Hong Kong has recently enacted the Bunker Oil Pollution (Liability and Compensation) Ordinance. Under this Ordinance, shipowners will be held liable for the damage arising from contamination caused by the discharge or escape of bunker oil from ships or in respect of a threat of such damage. That said, shipowners will not be held liable unless the damage concerned is a loss of profits from the impairment of the environment or cost of reasonable reinstatement measures of the environment actually taken or to be taken.
Other persons, for example servants or agents of the shipowner, persons employed on board the ship or persons performing salvage operations and taking preventive measures, may also be held liable for such damage if they did an act or omitted to do an act intentionally to cause damage or recklessly knowing that the damage would probably be caused.
The Ordinance also provides that a ship is not allowed to enter or leave Hong Kong waters unless the ship has taken out insurance to cover liability for pollution damage and there is a recognized insurance certificate to that effect.
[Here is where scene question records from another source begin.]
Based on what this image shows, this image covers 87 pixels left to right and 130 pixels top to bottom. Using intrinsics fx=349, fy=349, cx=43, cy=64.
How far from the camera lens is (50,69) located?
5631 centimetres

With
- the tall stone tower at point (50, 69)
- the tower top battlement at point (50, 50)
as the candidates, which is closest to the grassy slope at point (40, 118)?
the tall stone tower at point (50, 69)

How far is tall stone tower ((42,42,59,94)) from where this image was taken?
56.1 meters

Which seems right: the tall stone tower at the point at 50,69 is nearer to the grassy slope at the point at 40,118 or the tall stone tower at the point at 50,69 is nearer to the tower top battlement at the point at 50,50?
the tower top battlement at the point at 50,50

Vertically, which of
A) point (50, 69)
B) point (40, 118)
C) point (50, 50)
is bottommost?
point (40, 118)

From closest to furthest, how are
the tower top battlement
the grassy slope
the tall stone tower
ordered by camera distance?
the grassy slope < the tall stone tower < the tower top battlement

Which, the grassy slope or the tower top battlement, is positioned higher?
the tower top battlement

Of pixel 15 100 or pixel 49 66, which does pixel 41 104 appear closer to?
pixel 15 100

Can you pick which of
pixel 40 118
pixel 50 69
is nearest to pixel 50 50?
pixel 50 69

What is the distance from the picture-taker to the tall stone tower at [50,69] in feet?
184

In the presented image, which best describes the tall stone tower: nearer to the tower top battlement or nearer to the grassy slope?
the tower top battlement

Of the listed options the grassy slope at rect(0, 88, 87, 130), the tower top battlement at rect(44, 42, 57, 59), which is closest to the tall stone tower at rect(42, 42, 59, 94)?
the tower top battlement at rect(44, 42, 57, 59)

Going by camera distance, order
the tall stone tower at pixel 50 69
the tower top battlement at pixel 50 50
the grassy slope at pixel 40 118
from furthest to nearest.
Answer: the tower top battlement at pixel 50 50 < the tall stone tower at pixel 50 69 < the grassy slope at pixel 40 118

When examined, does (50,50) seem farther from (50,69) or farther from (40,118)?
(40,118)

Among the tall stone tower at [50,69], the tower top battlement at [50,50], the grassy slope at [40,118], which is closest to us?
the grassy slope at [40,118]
Contravention of this requirement is an offence and both the master and the registered owner of the ship will be liable to pay a fine of up to HK$500,000. The master of a ship must also ensure that the insurance certificate is kept on the ship at all times and produce the certificate for inspection when requested by an enforcement officer. Failure to do so is also an offence punishable by fine.
Finally, it should be noted that directors, managers, secretaries, officers, etc. of a company may be held liable for offences under this Ordinance if it is proved that the offence was committed with the consent or connivance of that person or due to any neglect on the part of such person.
This Ordinance came into force on 22 January 2010.